The garden’s creator Bill Rhodes and his girlfriend Jan Sterba welcomed visitors to tour their unique yard that features mosaics, recycled items and art.
“It’s fun. It is an expression of life,” said Bill. “I have a lot of people that come by. Their kids will come in and play with the stuff. That’s what it’s for. It’s like a little play land.”
He did receive a few complaints about his green painted sidewalks with a yellow painted path. Much of the painting on the house and sidewalks was done by a painter.
“I think a sidewalk is like having a car that’s just primered and you don’t paint it. People who invented concrete painted all their concrete and that was the Italians and the Romans 1,000 years ago. It’s just that it all wore off and now we’re just too lazy to paint our sidewalks.”
Describing himself as a workaholic, the garden gives him something to do.
“It beats looking at a little black box all the time or a computer.”
Much of the garden is his creation. Bill bought the corner house about 12 years ago.
“When I bought it, it was falling down so I really changed the whole thing.”
Since then Bill has been renovating the building, which is an ongoing process, and started creating the garden adding recycled items and plants over the years.
“I actually went to school to be an architect, but at the same time I worked at the Three Mile Island when they were building,” he said.
Making so much in construction at Three Mile Island he veered from his architecture studies and pursued construction instead. Today, he is a retired pile driver who now does fabrication work and works with apprentices.
“Now I’m 70 and I wish I was an architect,” he said.
Bill always had an art background and studied art even while studying architecture. Today, he teaches welding at an art program at Snow Farm, a nonprofit elder hostel in Williamsburg, Massachusetts. There are art pieces by other artists on display in their garden, some created during his art classes.

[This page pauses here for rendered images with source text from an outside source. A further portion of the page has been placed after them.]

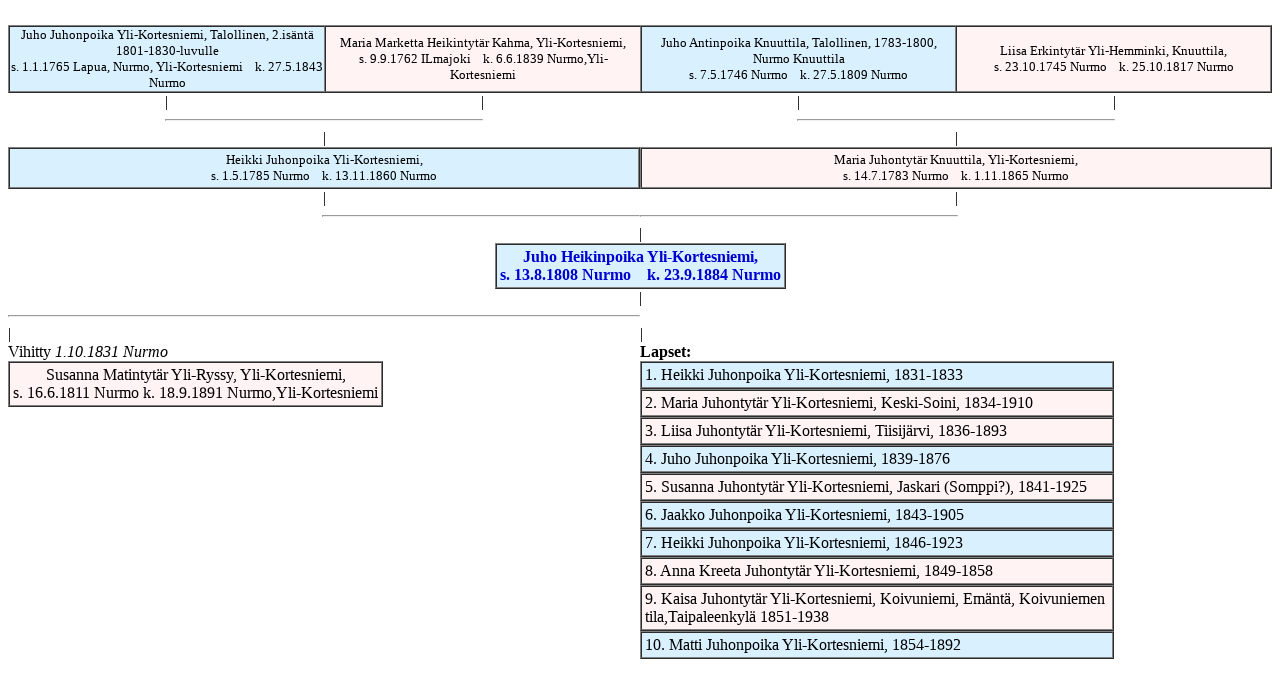

--- FILE ---
content_type: text/html
request_url: http://www.marttikarjala.net/sukutaulut2/list_38/1807.htm
body_size: 5279
content:
<HTML>
<HEAD>
<TITLE>Juho Yli-Kortesniemi</TITLE>
<style type="text/css"> body A:hover { color:#880088; } </style>
</HEAD>
<BODY>
<TABLE WIDTH=100% HEIGHT=100% CELLPADDING=0 CELLSPACING=0>
<TR><TD>
<TABLE ALIGN=CENTER CELLPADDING=0 CELLSPACING=0>
<TR><TD COLSPAN=2 ALIGN=CENTER VALIGN=CENTER><TABLE BORDER=1 CELLPADDING=0 CELLSPACING=0><TR><TD ALIGN=CENTER VALIGN=CENTER BGCOLOR=#D9F1FF WIDTH=25%>
<FONT SIZE=2>Juho Juhonpoika Yli-Kortesniemi, Talollinen, 2.is�nt� 1801-1830-luvulle<BR>
s. 1.1.1765 Lapua, Nurmo, Yli-Kortesniemi
&nbsp;&nbsp;
k. 27.5.1843 Nurmo
</FONT></TD>
<TD ALIGN=CENTER VALIGN=CENTER BGCOLOR=#FFF3F3 WIDTH=25%><FONT SIZE=2>Maria Marketta Heikintyt�r Kahma, Yli-Kortesniemi, <BR>
s. 9.9.1762 ILmajoki
&nbsp;&nbsp;
k. 6.6.1839 Nurmo,Yli-Kortesniemi
</FONT></TD>
<TD ALIGN=CENTER VALIGN=CENTER BGCOLOR=#D9F1FF WIDTH=25%>
<FONT SIZE=2>Juho Antinpoika Knuuttila, Talollinen, 1783-1800, Nurmo Knuuttila<BR>
s. 7.5.1746 Nurmo
&nbsp;&nbsp;
k. 27.5.1809 Nurmo
</FONT></TD>
<TD ALIGN=CENTER VALIGN=CENTER BGCOLOR=#FFF3F3 WIDTH=25%><FONT SIZE=2>Liisa Erkintyt�r Yli-Hemminki, Knuuttila, <BR>
s. 23.10.1745 Nurmo
&nbsp;&nbsp;
k. 25.10.1817 Nurmo
</FONT></TD></TR></TABLE></TD>
</TR>
<TR><TD>
<table width=100% cellpadding=0 cellspacing=0><tr><td align=center width=50%>|</td><td align=center width=50%>|</td></tr></table></td><td>
<table width=100% cellpadding=0 cellspacing=0><tr><td align=center width=50%>|</td><td align=center width=50%>|</td></tr></table></td></tr>
</TD></TR><TR><TD><hr align=center width=50%>
</td><td><hr align=center width=50%></td></tr>
<TR><TD ALIGN=CENTER WIDTH=50%>|</TD>
<TD ALIGN=CENTER WIDTH=50%>|</TD></TR>
<TR><TD ALIGN=CENTER WIDTH=50%>
<TABLE WIDTH=100% BORDER=1 CELLPADDING=3 CELLSPACING=0><TR><TD ALIGN=CENTER BGCOLOR=#D9F1FF WIDTH=50%><FONT SIZE=2>
Heikki Juhonpoika Yli-Kortesniemi, <BR>
s. 1.5.1785 Nurmo
&nbsp;&nbsp;
k. 13.11.1860 Nurmo
</FONT>
</TD></TR></TABLE></TD><TD>
<TABLE WIDTH=100% BORDER=1 CELLPADDING=3 CELLSPACING=0><TD ALIGN=CENTER WIDTH=50% BGCOLOR=#FFF3F3><FONT SIZE=2>
Maria Juhontyt�r Knuuttila, Yli-Kortesniemi, <BR>
s. 14.7.1783 Nurmo
&nbsp;&nbsp;
k. 1.11.1865 Nurmo
</FONT></TD></TR></TABLE>
</TD></TR>
<TR><TD ALIGN=CENTER WIDTH=50%>|</TD><TD ALIGN=CENTER WIDTH=50%>|</TD></TR>
<TR><TD><HR WIDTH=50% ALIGN=RIGHT></TD><TD><HR WIDTH=50% ALIGN=LEFT></TD></TR>
<TR><TD COLSPAN=2 ALIGN=CENTER>|</TD></TR>
<TR><TD ALIGN=CENTER COLSPAN=2 WIDTH=50%><TABLE BORDER=1 CELLPADDING=3 CELLSPACING=0><TR><TD ALIGN=CENTER BGCOLOR=#D9F1FF>
<FONT COLOR=#0000D0><B>Juho Heikinpoika Yli-Kortesniemi, 
<BR>
s. 13.8.1808 Nurmo
&nbsp;&nbsp;
k. 23.9.1884 Nurmo
</B></FONT></TD></TR></TABLE></TD></TR>
<TR><TD COLSPAN=2 ALIGN=CENTER>|</TD></TR>
<TR><TD WIDTH=50%><HR ALIGN=RIGHT></TD><TD WIDTH=50%>&nbsp;</TD></TR>
<TR><TD ALIGN=LEFT WIDTH=50%>|</TD>
<TD ALIGN=LEFT WIDTH=50%>|</TD></TR>
<TR><TD>Vihitty <I> 1.10.1831 Nurmo</I></TD><TD><B>Lapset:</B></TD></TR>
<TR>
<TD VALIGN=TOP ROWSPAN=4><TABLE BORDER=1 CELLPADDING=3 CELLSPACING=0><TR><TD BGCOLOR=#FFF3F3 ALIGN=CENTER>Susanna Matintyt�r Yli-Ryssy, Yli-Kortesniemi, <BR> s.  16.6.1811  Nurmo k. 18.9.1891 Nurmo,Yli-Kortesniemi</TD></TR></TABLE>
<TD><TABLE WIDTH=75% BORDER=1 CELLPADDING=3 CELLSPACING=0><TR><TD BGCOLOR=#D9F1FF>1. Heikki Juhonpoika Yli-Kortesniemi,  1831-1833</TD></TR></TABLE>
</TD>
</TR>
<TR>
<TD><TABLE WIDTH=75% BORDER=1 CELLPADDING=3 CELLSPACING=0><TR><TD BGCOLOR=#FFF3F3>2. Maria Juhontyt�r Yli-Kortesniemi, Keski-Soini,  1834-1910</TD></TR></TABLE>
</TD>
</TR>
<TR>
<TD><TABLE WIDTH=75% BORDER=1 CELLPADDING=3 CELLSPACING=0><TR><TD BGCOLOR=#FFF3F3>3. Liisa Juhontyt�r Yli-Kortesniemi, Tiisij�rvi,  1836-1893</TD></TR></TABLE>
</TD>
</TR>
<TR>
<TD><TABLE WIDTH=75% BORDER=1 CELLPADDING=3 CELLSPACING=0><TR><TD BGCOLOR=#D9F1FF>4. Juho Juhonpoika Yli-Kortesniemi,  1839-1876</TD></TR></TABLE>
</TD>
</TR>
<TR>
<TD>&nbsp;
</TD>
<TD><TABLE WIDTH=75% BORDER=1 CELLPADDING=3 CELLSPACING=0><TR><TD BGCOLOR=#FFF3F3>5. Susanna Juhontyt�r Yli-Kortesniemi, Jaskari (Somppi?),  1841-1925</TD></TR></TABLE>
</TD>
</TR>
<TR>
<TD>&nbsp;
</TD>
<TD><TABLE WIDTH=75% BORDER=1 CELLPADDING=3 CELLSPACING=0><TR><TD BGCOLOR=#D9F1FF>6. Jaakko Juhonpoika Yli-Kortesniemi,  1843-1905</TD></TR></TABLE>
</TD>
</TR>
<TR>
<TD>&nbsp;
</TD>
<TD><TABLE WIDTH=75% BORDER=1 CELLPADDING=3 CELLSPACING=0><TR><TD BGCOLOR=#D9F1FF>7. Heikki Juhonpoika Yli-Kortesniemi,  1846-1923</TD></TR></TABLE>
</TD>
</TR>
<TR>
<TD>&nbsp;
</TD>
<TD><TABLE WIDTH=75% BORDER=1 CELLPADDING=3 CELLSPACING=0><TR><TD BGCOLOR=#FFF3F3>8. Anna Kreeta Juhontyt�r Yli-Kortesniemi,  1849-1858</TD></TR></TABLE>
</TD>
</TR>
<TR>
<TD>&nbsp;
</TD>
<TD><TABLE WIDTH=75% BORDER=1 CELLPADDING=3 CELLSPACING=0><TR><TD BGCOLOR=#FFF3F3>9. Kaisa Juhontyt�r Yli-Kortesniemi, Koivuniemi, Em�nt�, Koivuniemen tila,Taipaleenkyl� 1851-1938</TD></TR></TABLE>
</TD>
</TR>
<TR>
<TD>&nbsp;
</TD>
<TD><TABLE WIDTH=75% BORDER=1 CELLPADDING=3 CELLSPACING=0><TR><TD BGCOLOR=#D9F1FF>10. Matti Juhonpoika Yli-Kortesniemi,  1854-1892</TD></TR></TABLE>
</TD>
</TR>
<TR>
<TD>&nbsp;
</TD>
<TD>&nbsp;
</TD>
</TR>
<TR>
<TD>&nbsp;
</TD>
<TD>&nbsp;
</TD>
</TR>
</TR>
</TABLE>
</TD></TR>
</TABLE>
</BODY>
</HTML>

In the garden, visitors will find statues, mosaic art and recycled items such as wheels, wagons and toys, to name a few of the items planted within the flowers, tall grasses, bushes and ornamental trees.
“This is just an expression. I go to flea markets and I buy junk that nobody else wants and put it together and turn it into something. It’s recycling. And this is just fun.”
His girlfriend Jan said she never created any art until she met Bill three years ago. Now she creates mosaics and stepping stones to add to the garden’s ever building collection.
Jan pointed out two giraffes, Daisy and Marius, the second named in honor of an 18-month-old giraffe named Marius who was put down at Copenhagen Zoo and fed to the lions.
She eagerly showed off another project of pride, a work in progress on a wall of an owl in a tree, using tile, stone, broken glass and bark.
“I like the creativity of it,” she said. “We have fun. We really enjoy it. It keeps us active at our age.”
“You have to have something in life to do,” said Bill. “I tell kids, pick yourself a hobby. You need that. It’s therapeutic for your mind to have a hobby, to do something. It doesn’t matter if you draw stick people.”
Bill also sees working on his house and garden as a benefit to the community.
“If we all work on our properties just a little bit and take care of them it makes everybody’s place just a little worth more money,” said Rhodes. “Not only that, it makes for a nice community. We live as a team. We need to work together.”
He sees his neighbors taking care of their homes and gardens.
“As a community we need to take care of our places, that way it’s a nice place to live.”